## Begin

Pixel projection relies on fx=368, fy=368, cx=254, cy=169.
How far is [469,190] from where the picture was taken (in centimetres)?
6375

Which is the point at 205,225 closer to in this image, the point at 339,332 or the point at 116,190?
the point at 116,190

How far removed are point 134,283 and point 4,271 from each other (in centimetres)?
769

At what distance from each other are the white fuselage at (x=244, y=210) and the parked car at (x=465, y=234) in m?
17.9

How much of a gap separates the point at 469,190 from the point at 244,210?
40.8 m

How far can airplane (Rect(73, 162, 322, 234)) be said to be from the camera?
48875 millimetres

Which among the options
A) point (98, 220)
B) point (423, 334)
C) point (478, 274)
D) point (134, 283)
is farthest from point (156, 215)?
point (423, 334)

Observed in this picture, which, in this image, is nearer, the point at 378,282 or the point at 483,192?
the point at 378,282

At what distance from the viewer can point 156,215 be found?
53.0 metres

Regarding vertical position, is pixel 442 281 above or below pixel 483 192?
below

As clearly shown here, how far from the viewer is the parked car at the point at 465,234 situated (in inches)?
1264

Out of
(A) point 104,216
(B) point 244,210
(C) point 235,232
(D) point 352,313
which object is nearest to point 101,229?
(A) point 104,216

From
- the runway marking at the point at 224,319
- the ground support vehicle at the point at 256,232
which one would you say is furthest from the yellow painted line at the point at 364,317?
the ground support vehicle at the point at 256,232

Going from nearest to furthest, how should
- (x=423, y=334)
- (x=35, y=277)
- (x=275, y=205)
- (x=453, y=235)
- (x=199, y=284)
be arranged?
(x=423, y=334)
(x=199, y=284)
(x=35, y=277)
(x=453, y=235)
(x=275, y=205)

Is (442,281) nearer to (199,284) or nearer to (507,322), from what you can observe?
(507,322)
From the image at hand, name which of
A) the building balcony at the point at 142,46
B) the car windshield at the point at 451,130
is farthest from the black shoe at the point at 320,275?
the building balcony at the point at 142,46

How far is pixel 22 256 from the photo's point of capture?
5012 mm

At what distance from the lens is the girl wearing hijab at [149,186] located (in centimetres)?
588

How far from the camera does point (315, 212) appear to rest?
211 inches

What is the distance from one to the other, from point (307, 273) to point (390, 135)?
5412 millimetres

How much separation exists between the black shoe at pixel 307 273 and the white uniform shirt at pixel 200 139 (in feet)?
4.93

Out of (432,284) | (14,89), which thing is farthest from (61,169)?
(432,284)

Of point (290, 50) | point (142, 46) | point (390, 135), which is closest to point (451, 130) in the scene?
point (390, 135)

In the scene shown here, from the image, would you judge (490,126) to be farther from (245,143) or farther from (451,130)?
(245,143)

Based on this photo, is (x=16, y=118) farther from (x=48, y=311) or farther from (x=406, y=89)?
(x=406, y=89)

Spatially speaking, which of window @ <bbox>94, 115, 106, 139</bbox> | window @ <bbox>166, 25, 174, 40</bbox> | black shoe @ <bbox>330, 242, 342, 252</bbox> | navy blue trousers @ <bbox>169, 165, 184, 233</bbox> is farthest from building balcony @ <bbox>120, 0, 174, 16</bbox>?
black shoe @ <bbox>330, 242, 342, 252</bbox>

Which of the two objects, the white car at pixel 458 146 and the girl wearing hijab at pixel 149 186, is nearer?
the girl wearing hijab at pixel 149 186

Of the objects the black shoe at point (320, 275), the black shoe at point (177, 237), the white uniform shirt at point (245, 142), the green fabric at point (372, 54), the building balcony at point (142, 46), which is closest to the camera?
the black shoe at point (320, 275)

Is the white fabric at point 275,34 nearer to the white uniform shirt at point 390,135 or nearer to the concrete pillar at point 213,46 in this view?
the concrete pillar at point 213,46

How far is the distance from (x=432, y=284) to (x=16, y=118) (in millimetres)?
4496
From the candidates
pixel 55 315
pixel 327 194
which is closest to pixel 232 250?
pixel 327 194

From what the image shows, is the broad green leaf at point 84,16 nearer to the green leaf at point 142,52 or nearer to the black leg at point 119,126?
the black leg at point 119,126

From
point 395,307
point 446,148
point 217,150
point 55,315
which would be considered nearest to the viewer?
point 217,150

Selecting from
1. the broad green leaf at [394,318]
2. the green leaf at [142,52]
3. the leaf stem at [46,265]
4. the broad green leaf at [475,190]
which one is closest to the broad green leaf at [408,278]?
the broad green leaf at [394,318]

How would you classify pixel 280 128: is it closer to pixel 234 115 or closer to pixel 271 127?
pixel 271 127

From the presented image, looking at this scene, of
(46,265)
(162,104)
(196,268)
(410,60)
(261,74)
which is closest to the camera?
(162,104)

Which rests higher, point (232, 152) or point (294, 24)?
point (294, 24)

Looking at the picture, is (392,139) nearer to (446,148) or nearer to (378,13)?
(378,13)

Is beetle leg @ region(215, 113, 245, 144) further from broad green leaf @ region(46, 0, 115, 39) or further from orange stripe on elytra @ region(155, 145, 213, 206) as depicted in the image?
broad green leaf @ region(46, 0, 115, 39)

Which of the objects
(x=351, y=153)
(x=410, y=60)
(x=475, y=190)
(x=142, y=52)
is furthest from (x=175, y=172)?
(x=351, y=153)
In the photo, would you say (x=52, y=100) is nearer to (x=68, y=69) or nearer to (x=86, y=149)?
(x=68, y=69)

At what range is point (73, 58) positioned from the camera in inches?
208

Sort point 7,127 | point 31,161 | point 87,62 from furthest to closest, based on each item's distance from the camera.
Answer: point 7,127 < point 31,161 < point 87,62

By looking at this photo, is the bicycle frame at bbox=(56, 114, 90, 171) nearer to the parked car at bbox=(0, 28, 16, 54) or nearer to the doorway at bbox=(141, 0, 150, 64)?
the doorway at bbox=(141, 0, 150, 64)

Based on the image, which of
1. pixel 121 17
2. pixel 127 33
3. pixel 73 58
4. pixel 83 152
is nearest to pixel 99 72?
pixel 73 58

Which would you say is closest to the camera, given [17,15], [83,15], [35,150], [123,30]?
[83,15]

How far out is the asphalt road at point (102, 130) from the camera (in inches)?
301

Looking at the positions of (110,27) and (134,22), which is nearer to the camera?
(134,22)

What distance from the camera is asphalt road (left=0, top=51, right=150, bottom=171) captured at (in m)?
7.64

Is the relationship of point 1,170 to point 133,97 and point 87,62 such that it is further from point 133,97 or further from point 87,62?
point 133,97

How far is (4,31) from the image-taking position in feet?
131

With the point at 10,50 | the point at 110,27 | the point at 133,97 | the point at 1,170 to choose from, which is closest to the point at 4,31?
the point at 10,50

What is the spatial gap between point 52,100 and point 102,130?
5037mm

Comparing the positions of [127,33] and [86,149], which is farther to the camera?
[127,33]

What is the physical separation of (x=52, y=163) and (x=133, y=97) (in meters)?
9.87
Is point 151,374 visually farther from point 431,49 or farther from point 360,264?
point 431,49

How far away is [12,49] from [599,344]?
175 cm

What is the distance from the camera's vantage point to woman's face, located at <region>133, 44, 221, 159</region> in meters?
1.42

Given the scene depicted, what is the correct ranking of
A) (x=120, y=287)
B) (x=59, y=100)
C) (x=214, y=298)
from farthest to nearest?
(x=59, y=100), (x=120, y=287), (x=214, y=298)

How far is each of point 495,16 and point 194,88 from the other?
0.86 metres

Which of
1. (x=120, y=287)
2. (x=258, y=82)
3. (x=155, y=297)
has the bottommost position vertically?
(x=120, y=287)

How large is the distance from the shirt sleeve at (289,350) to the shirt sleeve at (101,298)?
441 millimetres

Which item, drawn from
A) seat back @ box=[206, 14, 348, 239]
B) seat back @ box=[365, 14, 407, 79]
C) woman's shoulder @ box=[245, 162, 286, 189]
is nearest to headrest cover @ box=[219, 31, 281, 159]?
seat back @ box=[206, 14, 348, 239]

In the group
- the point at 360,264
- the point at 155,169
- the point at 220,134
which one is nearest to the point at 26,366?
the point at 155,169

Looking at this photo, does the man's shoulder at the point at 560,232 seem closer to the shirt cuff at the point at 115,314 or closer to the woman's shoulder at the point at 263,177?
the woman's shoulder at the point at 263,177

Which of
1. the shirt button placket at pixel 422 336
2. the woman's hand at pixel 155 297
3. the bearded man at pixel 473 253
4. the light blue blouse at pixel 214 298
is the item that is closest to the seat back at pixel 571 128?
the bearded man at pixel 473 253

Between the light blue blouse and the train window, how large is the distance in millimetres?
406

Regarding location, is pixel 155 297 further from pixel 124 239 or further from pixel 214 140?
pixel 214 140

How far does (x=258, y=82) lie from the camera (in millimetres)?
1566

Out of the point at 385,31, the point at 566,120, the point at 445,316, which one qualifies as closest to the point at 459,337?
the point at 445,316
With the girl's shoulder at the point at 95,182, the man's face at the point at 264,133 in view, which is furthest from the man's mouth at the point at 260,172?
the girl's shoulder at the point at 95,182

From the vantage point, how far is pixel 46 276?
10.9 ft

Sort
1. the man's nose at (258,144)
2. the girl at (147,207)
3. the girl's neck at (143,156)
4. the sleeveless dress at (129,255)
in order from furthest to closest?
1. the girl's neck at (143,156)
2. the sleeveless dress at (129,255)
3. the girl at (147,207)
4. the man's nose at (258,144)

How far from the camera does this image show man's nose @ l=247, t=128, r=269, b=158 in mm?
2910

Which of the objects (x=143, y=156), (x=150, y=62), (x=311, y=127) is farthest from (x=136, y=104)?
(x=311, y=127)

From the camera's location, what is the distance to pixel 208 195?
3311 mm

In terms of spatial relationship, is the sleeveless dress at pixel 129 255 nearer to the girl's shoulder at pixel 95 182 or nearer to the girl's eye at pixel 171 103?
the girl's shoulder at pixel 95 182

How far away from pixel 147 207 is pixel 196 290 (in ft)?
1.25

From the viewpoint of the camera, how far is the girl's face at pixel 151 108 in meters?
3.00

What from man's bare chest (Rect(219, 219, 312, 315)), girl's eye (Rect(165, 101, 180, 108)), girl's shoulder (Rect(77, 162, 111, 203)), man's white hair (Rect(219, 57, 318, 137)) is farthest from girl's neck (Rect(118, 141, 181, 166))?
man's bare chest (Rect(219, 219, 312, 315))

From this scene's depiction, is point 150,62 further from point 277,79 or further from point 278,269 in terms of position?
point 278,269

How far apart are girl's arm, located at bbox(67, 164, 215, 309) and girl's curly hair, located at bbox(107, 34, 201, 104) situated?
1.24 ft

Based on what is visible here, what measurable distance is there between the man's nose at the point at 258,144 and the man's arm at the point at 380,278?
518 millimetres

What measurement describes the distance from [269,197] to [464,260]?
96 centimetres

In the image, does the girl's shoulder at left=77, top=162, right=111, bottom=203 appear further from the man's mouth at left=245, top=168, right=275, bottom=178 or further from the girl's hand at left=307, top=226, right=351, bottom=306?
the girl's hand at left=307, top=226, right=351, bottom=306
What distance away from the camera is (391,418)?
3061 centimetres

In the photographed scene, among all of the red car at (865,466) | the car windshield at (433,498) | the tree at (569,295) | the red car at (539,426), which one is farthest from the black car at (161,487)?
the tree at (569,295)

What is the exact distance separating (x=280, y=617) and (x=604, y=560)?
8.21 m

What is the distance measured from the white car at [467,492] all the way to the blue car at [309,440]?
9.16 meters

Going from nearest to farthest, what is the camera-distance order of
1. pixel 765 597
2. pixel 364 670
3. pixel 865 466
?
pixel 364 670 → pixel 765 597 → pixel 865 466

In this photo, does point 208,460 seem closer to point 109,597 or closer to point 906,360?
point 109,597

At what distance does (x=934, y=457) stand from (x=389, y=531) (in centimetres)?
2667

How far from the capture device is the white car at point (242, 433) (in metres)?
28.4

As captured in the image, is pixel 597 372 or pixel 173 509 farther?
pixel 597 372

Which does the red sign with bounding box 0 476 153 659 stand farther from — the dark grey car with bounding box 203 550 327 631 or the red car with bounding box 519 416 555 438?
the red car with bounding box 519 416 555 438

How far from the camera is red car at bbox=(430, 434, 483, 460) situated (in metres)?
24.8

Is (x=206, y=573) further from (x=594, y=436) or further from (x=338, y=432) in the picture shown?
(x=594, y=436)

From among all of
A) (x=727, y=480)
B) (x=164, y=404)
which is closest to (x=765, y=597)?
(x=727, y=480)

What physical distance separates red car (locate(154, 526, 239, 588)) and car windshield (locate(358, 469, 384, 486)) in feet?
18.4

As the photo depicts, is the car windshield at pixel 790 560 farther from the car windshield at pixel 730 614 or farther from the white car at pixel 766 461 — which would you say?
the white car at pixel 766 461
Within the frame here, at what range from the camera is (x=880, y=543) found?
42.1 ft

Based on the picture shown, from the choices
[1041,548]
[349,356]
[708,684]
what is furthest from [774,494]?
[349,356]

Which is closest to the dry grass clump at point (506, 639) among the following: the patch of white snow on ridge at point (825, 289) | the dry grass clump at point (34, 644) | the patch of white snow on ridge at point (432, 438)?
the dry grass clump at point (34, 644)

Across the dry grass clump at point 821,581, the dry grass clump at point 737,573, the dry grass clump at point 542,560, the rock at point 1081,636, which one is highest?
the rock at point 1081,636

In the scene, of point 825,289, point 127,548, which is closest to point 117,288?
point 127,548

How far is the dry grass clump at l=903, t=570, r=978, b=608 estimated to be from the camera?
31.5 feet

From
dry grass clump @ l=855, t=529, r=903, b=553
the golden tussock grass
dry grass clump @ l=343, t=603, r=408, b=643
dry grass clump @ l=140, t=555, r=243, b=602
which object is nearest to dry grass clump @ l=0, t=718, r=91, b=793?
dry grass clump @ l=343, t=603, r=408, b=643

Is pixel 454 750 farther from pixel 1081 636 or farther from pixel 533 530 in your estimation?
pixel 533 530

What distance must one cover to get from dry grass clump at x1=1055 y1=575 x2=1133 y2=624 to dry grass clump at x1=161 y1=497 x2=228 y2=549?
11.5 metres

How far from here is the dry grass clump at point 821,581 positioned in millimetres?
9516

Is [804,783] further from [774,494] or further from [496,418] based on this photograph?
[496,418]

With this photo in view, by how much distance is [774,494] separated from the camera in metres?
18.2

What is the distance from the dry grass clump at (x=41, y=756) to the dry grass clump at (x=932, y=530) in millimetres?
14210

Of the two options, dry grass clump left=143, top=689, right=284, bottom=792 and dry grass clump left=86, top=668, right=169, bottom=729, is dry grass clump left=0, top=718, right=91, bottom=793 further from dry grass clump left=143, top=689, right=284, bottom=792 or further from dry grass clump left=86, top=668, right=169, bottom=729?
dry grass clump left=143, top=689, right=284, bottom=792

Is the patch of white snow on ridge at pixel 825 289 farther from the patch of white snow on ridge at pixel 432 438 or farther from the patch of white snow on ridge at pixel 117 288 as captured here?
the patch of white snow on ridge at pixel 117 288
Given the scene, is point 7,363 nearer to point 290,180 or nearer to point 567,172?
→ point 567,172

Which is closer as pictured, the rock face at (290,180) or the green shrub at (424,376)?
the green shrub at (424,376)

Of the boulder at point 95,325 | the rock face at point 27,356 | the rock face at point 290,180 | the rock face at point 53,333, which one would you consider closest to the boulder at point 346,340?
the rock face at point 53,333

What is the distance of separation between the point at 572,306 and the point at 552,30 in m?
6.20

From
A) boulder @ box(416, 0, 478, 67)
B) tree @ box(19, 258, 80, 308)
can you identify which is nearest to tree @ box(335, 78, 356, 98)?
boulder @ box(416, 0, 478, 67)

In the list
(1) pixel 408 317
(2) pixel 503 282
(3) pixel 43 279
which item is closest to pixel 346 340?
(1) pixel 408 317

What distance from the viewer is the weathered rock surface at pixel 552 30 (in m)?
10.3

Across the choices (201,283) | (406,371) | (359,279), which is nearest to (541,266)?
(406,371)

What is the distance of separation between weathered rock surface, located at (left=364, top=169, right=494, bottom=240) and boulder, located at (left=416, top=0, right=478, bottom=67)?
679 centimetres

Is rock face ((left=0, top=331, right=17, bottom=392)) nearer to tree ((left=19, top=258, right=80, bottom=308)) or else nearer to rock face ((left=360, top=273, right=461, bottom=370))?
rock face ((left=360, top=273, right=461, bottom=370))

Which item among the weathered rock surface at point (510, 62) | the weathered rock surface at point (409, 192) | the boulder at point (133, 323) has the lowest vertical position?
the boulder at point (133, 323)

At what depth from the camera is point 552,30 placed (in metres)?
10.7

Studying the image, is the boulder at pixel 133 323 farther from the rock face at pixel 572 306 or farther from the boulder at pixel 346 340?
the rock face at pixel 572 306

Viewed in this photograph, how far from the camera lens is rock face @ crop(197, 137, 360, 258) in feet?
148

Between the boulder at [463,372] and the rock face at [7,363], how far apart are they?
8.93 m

## End

(What the task asks) Exactly reproduce the lines from the one containing "Across the choices" through the end of the records, and only those lines.

(Solution for this exercise)
Across the choices (201,283) | (406,371) | (359,279), which is nearest to (541,266)?
(406,371)

What is the distance of separation between weathered rock surface, located at (left=364, top=169, right=494, bottom=240) and boulder, located at (left=416, top=0, right=478, bottom=67)?
679 centimetres

Is rock face ((left=0, top=331, right=17, bottom=392)) nearer to tree ((left=19, top=258, right=80, bottom=308)) or else nearer to rock face ((left=360, top=273, right=461, bottom=370))?
rock face ((left=360, top=273, right=461, bottom=370))

Which item among the weathered rock surface at point (510, 62) | the weathered rock surface at point (409, 192) | the boulder at point (133, 323) has the lowest vertical position?
the boulder at point (133, 323)

At what depth from the camera is point 552,30 placed (in metres)?
10.7

Studying the image, is the boulder at pixel 133 323 farther from the rock face at pixel 572 306 or farther from the boulder at pixel 346 340?
the rock face at pixel 572 306

Viewed in this photograph, how far from the camera lens is rock face @ crop(197, 137, 360, 258) in feet?
148

Between the boulder at [463,372] and the rock face at [7,363], how far apart are they?
8.93 m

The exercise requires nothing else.